From the records below, print exactly the lines starting at the one containing "Q: Fraction of annotators marking 'standing'?" and ending at the one containing "common name: wild boar", ends included, and nothing else.

**Dataset excerpts**
****************

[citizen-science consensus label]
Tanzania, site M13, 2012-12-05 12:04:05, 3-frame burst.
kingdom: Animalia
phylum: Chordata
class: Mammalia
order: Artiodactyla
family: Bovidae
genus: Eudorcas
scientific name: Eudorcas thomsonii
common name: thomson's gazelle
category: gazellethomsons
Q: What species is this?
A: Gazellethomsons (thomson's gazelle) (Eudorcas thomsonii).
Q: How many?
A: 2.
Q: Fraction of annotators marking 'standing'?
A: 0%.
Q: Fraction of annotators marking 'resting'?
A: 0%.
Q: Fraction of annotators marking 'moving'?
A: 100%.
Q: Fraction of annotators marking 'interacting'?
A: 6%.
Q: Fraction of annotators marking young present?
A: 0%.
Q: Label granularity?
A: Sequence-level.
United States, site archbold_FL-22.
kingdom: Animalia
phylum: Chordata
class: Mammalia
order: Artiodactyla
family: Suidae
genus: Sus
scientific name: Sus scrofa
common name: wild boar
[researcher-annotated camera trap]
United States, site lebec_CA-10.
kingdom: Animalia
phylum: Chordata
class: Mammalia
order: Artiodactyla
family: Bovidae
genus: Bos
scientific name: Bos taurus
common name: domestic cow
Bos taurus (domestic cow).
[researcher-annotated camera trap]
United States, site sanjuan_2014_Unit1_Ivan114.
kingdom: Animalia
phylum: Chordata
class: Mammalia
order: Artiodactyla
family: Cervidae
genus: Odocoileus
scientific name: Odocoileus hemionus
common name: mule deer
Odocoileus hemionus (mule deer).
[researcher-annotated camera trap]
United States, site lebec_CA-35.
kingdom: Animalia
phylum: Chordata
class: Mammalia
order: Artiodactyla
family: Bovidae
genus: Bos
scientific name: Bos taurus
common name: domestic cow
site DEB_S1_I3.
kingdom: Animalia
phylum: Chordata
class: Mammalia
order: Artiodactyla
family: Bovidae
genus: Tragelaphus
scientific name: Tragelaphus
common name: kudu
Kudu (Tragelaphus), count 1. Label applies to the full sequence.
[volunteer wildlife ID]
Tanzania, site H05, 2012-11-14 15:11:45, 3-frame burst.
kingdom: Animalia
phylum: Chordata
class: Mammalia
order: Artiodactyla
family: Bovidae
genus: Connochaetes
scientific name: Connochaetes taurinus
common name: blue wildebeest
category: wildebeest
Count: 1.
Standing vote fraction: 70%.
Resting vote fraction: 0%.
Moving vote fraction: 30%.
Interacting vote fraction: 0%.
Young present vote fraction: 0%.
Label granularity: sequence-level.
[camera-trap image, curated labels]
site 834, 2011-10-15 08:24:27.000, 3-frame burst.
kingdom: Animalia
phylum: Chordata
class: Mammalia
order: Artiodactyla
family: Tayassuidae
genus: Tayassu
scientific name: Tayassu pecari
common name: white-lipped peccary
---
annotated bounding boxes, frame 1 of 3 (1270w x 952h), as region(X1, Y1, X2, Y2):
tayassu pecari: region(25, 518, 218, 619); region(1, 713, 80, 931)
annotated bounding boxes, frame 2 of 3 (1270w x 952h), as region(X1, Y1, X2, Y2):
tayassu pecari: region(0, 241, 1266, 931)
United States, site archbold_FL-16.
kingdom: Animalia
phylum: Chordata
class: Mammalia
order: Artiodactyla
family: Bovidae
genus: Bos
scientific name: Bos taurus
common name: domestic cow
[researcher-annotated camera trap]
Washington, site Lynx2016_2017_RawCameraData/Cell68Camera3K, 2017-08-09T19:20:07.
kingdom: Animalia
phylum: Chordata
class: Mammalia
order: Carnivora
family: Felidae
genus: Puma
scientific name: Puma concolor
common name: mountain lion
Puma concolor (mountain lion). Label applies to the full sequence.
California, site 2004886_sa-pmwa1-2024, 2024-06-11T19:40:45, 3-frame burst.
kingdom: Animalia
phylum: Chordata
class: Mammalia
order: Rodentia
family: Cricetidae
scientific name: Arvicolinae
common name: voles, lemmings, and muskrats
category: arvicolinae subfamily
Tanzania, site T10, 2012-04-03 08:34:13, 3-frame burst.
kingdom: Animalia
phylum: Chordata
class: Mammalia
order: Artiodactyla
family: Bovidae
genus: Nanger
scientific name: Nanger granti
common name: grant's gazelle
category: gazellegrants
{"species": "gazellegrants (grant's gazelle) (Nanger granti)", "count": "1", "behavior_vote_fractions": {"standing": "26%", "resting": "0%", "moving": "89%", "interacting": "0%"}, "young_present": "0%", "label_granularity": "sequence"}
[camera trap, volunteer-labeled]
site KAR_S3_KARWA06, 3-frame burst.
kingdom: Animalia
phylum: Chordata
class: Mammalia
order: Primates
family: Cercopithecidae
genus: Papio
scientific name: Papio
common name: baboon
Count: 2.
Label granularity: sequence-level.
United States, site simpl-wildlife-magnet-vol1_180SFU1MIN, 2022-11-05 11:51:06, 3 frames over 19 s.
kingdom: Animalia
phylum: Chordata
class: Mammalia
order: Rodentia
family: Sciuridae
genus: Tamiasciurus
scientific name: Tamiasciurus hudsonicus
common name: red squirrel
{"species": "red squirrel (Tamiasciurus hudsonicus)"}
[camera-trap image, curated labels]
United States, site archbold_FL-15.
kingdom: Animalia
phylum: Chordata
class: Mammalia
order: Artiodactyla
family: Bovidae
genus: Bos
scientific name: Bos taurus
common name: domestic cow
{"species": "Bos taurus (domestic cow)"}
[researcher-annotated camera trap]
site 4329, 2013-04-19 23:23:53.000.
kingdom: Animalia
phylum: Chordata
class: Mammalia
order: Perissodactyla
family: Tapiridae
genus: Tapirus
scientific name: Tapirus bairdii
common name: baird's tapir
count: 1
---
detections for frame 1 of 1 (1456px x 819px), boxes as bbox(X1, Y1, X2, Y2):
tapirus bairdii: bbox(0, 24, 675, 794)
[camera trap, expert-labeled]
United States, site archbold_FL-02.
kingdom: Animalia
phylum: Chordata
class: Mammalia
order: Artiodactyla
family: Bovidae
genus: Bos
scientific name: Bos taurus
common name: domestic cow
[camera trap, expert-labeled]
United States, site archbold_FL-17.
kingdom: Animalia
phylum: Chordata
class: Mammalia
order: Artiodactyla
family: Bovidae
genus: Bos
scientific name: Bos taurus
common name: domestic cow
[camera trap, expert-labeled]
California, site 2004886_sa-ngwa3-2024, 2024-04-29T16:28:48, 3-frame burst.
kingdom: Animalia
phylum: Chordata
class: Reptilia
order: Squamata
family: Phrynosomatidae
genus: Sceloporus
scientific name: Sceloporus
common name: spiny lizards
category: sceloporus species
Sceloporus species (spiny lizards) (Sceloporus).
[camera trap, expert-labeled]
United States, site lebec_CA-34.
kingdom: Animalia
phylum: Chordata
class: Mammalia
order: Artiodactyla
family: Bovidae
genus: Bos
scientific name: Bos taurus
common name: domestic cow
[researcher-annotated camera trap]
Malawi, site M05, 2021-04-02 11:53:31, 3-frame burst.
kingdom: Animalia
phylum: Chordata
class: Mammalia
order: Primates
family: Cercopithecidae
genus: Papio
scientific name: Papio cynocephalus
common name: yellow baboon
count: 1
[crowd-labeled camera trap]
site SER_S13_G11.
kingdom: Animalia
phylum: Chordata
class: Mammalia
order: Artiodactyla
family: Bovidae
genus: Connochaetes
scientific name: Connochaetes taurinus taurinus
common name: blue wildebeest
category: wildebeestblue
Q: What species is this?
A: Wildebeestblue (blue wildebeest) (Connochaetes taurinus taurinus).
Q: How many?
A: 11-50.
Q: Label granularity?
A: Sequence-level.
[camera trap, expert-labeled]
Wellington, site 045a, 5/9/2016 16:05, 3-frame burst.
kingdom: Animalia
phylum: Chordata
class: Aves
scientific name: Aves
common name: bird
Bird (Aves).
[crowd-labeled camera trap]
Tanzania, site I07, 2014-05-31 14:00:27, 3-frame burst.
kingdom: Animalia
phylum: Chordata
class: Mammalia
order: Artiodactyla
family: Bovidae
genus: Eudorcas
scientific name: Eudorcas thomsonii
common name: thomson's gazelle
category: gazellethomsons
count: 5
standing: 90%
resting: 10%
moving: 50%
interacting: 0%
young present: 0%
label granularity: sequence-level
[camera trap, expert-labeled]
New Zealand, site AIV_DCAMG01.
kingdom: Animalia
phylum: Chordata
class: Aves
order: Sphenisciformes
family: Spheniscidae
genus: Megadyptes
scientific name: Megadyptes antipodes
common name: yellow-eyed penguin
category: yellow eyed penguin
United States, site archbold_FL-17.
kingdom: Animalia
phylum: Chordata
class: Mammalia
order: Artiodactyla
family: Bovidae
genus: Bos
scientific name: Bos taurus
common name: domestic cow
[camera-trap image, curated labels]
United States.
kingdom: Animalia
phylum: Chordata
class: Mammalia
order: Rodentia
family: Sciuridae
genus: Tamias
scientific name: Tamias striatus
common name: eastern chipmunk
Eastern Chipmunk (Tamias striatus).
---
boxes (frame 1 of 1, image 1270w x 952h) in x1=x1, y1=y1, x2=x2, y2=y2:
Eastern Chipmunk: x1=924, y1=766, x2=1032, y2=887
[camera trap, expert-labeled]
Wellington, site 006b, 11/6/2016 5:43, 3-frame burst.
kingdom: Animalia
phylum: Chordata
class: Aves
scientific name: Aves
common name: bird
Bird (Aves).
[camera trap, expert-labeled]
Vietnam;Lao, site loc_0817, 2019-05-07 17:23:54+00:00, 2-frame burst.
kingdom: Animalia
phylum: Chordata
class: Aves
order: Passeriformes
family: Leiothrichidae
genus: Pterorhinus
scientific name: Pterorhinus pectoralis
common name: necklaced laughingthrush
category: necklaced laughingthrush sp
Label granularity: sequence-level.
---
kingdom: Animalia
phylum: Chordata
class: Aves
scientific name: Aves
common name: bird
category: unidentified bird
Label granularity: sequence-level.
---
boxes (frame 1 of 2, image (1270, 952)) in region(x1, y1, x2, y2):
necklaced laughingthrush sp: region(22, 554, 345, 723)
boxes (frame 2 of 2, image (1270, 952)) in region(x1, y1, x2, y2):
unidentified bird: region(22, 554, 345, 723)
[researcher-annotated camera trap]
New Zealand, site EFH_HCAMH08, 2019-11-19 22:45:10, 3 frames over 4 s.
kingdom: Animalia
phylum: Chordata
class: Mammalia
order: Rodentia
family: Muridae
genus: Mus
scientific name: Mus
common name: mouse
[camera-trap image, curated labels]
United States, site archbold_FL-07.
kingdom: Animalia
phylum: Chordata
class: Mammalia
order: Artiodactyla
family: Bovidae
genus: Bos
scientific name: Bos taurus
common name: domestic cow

****************

**Written reply**
Q: Fraction of annotators marking 'standing'?
A: 0%.
Q: Fraction of annotators marking 'resting'?
A: 0%.
Q: Fraction of annotators marking 'moving'?
A: 100%.
Q: Fraction of annotators marking 'interacting'?
A: 6%.
Q: Fraction of annotators marking young present?
A: 0%.
Q: Label granularity?
A: Sequence-level.
United States, site archbold_FL-22.
kingdom: Animalia
phylum: Chordata
class: Mammalia
order: Artiodactyla
family: Suidae
genus: Sus
scientific name: Sus scrofa
common name: wild boar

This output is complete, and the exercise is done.